• TASK TO COMPLETE:
Everything in the data should be repeated exactly, save for the images.

[RECORDS TO PROCESS Boundary: Start]

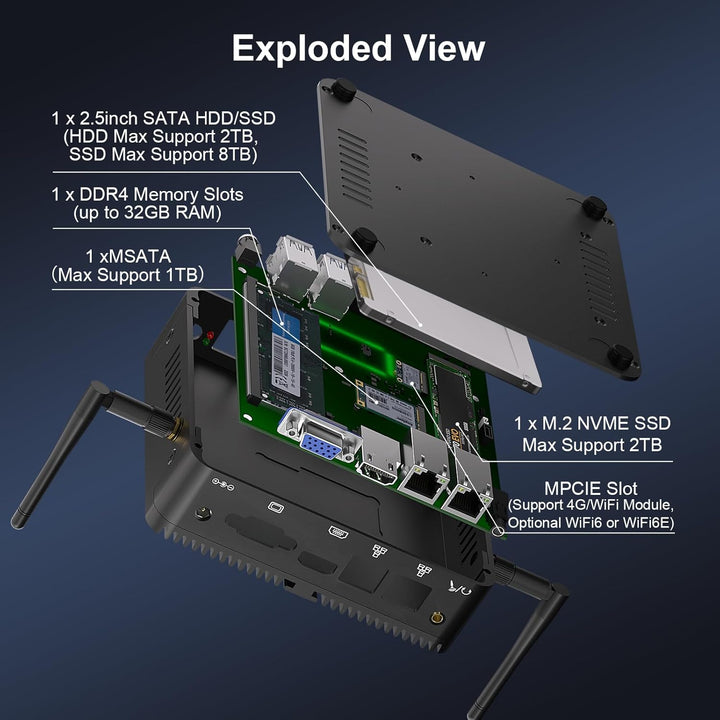 Exploded View

1 x 2.5inch SATA HDD/SSD
(HDD Max Support 2TB,
SSD Max Support 8TB)

1 x DDR4 Memory Slots
(up to 32GB RAM)

1 xMSATA
(Max Support 1TB)

1 x M.2 NVME SSD
Max Support 2TB

MPCIE Slot
(Support 4G/WiFi Module,
Optional WiFi6 or WiFi6E)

[RECORDS TO PROCESS Boundary: End]

• TASK RESULT:
 Exploded View

1 x 2.5inch SATA HDD/SSD
(HDD Max Support 2TB,
SSD Max Support 8TB)

1 x DDR4 Memory Slots
(up to 32GB RAM)

1 xMSATA
(Max Support 1TB)

1 x M.2 NVME SSD
Max Support 2TB

MPCIE Slot
(Support 4G/WiFi Module,
Optional WiFi6 or WiFi6E)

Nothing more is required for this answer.